Source text:
########################################

Practical Approaches to Tuning ML-Based Correlation Searches in Splunk ES

Published in

Seynur

8 min readJul 19, 2024

Image of the Splunk Machine Learning Toolkit main processes and their relationships [2].

In a rapidly evolving cyber security environment where new threats are encountered every day, effective threat detection and responses to them depend on advanced correlation research. These searches become exponentially more powerful when paired with machine learning (ML) capabilities. Splunk Machine Learning Toolkit (MLTK) offers powerful tools for improving correlation searches, but optimizing their performance requires a nuanced approach. This product, which operates under certain conditions and limits, may sometimes need practical regulation. This article which the original post is located on the Seynur blog page, explores practical strategies for tuning correlation searches using Splunk MLTK. Also, if you want to learn more about Enterprise Security and MLTK you can check official documentation pages.

Below, you will find the use case covered in this blog. Alternatively, you can directly access the provided link. I hope you enjoy reading this article and find it helpful.

Correlation Search: Substantial Increase In Intrusion Events

Why Correlation Searches?

Correlation searches are designed to identify relationships and find all patterns between different events and not only the same data source but also different sources. In this way, security teams can detect complex attack patterns and potential security incidents that might otherwise go unnoticed. The integration of machine learning amplifies this capability by enabling the system to learn from data patterns and improve its detection accuracy over time. As the official Splunk ML app, the Splunk Machine Learning Toolkit can create correlation searches and relevant Splunk Search Processing Language (SPL) queries.

Briefly Splunk Machine Learning Toolkit

Different types of algorithm categories such as Anomaly Detection, Classifiers, Clustering Algorithms, Cross-validation, Feature Extraction, Preprocessing, Regressors, Time Series Analysis, and Utility Algorithms come with the MLTK app, as documented. Those familiar with using machine learning methods for calculations understand that the system’s load is directly affected by factors such as the duration of fit and predict periods, the number of groups, data, and variables used. When selecting the method for SPL, the effectiveness of the chosen ML method to calculate the desired outcome is not the primary criterion. Sometimes, this method needs to be simplified to be able to calculate the results.

The Splunk MLTK documentation page mentions some limitations. For example, 1024 is the default group limit of the density function. If your group exceeds this, Splunk will return an error such as “DensityFunction model: The number of groups cannot exceed <abc>; the current number of groups is <xyz>.”, this error can be found in the mlspl.log file. This limit can be changed in the configuration files, but that’s not the main point I want to highlight. Splunk decided on this limitation to prevent potential server crashes. As previously discussed, ML calculations come with heavy loads, which may overwhelm Splunk. Therefore, changing the default amount can be dangerous if your system fundamentally cannot handle these calculations.

Correlation Searches & Applications

As previously mentioned, if there are more than 1024 signature groups, it will not be possible to use correlation searches containing MLTK distribution model calculations directly. Below, you will find correlation and model searches for “Substantial Increase In Intrusion Events”. However, in this study, due to the insufficient number of IDS events, instead of using these searches directly, a new correlations & model gen search that provides count values over time from Authentication DM will be used. An issue was encountered when executing this correlation search before, due to having more than 50000 signature groups. Therefore, the searches below are provided solely for informational purposes. The actual queries and results can be accessed in the later parts of the study.

########################################

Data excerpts

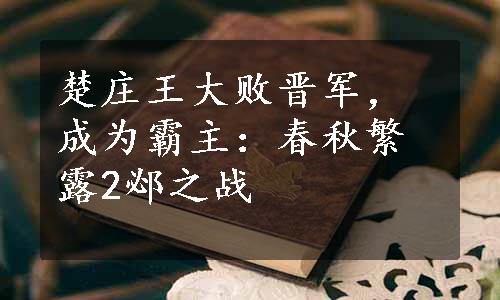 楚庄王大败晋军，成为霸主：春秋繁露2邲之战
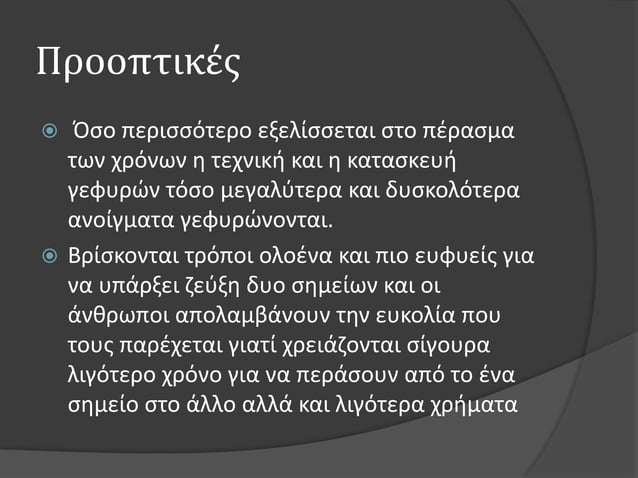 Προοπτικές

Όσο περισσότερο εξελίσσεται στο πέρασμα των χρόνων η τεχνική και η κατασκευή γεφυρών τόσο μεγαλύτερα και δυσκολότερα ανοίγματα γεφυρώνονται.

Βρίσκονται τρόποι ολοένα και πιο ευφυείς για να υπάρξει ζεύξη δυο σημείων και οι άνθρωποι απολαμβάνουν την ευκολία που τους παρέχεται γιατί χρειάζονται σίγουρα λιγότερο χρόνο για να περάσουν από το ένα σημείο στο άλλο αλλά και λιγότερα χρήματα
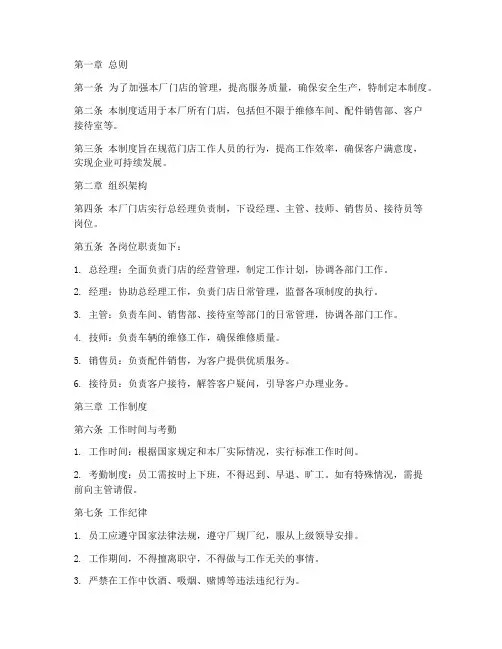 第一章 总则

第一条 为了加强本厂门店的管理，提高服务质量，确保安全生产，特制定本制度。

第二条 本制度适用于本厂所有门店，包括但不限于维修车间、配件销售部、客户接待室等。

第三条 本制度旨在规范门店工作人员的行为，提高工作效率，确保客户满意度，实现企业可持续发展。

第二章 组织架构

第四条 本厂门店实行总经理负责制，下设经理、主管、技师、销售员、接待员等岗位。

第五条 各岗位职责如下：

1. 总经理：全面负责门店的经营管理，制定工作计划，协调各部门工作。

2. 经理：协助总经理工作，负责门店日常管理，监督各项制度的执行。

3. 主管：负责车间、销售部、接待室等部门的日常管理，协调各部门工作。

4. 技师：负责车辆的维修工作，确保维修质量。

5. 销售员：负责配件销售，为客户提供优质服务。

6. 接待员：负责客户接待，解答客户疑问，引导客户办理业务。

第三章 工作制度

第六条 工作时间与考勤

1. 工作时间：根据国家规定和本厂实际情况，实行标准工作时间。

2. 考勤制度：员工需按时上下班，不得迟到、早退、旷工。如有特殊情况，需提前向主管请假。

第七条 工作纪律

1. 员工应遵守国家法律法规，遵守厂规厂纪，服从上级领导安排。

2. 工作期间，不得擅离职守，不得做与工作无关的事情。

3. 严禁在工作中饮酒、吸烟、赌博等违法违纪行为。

########################################

Action item:
Continue the article on tuning ML-based correlation searches in Splunk ES, starting right after its final sentence.

Answer to the problem:
On the other hand, there may be a warning that “Too few training points in some groups will likely result in poor accuracy for those groups.” when fitting the MLTK model. This warning indicates that certain signature types lack sufficient data points for accurate calculation, leading to poor accuracy due to statistical limitations.

To address the points mentioned above, I would like to share some relatively simple, practical solutions from our previous work related to Enterprise Security Use-Cases.

Correlation Search: Substantial Increase In Intrusion Events

Original SPL Query

The correlation search was extracted from the SA-NetworkProtection add-on and is described as “Alerts when a statistically significant increase in a particular intrusion event is observed.”. The SPL of the search can be found below. This search is executed for the last 1 hour.

| tstats `summariesonly` count as ids_attacks, values(IDS_Attacks.tag) as tag from datamodel=Intrusion_Detection.IDS_Attacks by IDS_Attacks.signature
| `drop_dm_object_name(“IDS_Attacks”)`
| `mltk_apply_upper(“app:count_by_signature_1h”, “high”, “ids_attacks”)`

Model (MLTK: Network — Event Count By Signature Per Hour — Model Gen) can be seen below, generating a normal distribution with yesterday’s “ids_attacks” values at one-hour intervals. The mltk_apply_upper macro is used in the correlation search to call the model and calculate the upper bound with a 95% confidence interval.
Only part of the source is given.